Edith Podesta is an actor, theatre-maker and performance lecturer based in Singapore.

Sean says:

"The cheeky, sophisticated Edith Podesta is one of Singapore theatre's best friends. She has been unleashed again with her pack of bitches and they are sure to throw you off their scent and get your tails and tongues wagging with this exciting world premiere. Get ready to lick your chops and your wounds, because this show will have plenty of bark and bite. Somebody give the girl a bone!"

Relationship to Art and the Animal

Perhaps what Claude-Levi Strauss meant when he penned, 'Animals are good to think with' was really this: when we think about animals, we are thinking about ourselves.

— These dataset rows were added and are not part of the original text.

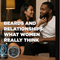 Beards and Relationships: What Women Really Think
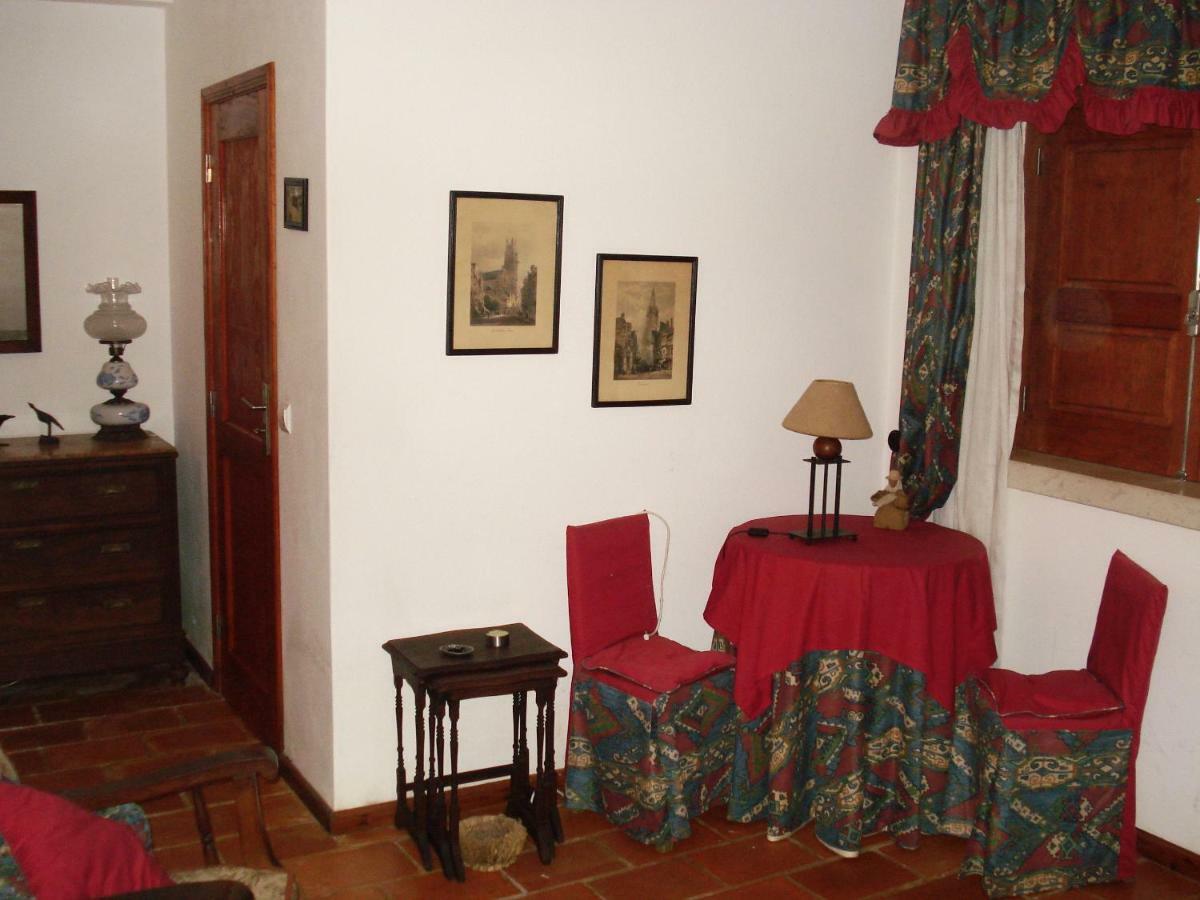 Aqc - A Quinta Chama Guest House Caldas Da Rainha Exterior photo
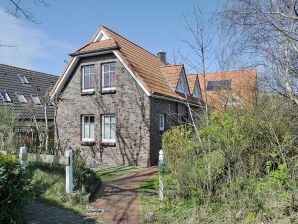 Ferienhaus Hus Trottellumme - Langeoog - image1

In this contemplation, our brains begin to fire with the once unfathomable split now made unexceptional by modern man's preference of intellectual achievement over the natural world, cerebral pursuits above animal instinct, and civilization detached from the wild. Perhaps as we mourn the loss of what John Berger described as the 'unspeaking companionship' between animal and man, we in turn lament our approach towards the urban sprawl, where our next evolution servers our primate ties almost completely as we metamorphose into cybernetic organisms living in John Stoehr's 'post-industrial technocratic culture'.

When thinking of the actor in performance, I find myself haunted by Romeo Castellucci's observation, that although the actor may exists on the same stage as an animal, the actor does not seize it, as Gabriella Novati has written, 'in the same way that the animal does, who, in its ignorance of language, ignorance and unawareness of death, is always a mythical being', 'the animal is the bearer of the soul': 'it is the icon of the actor'. Animals so often become for the artist a secret incarnate, a metaphor, and somatic emblem of truth.

I believe by thinking about animals we can start to accept our own natures. By singing the same tune as the birds, perhaps we can find a fuller voice, a Babylonian lexicon with which to talk to the animals. Artists have, and will continue to ascend upwards and descend downwards, in an attempt to communicate with the penultimate Other.

If our zoos no longer serve as a reminder of the origins of our species, perhaps the stage is the only location where man can encounter the beast within.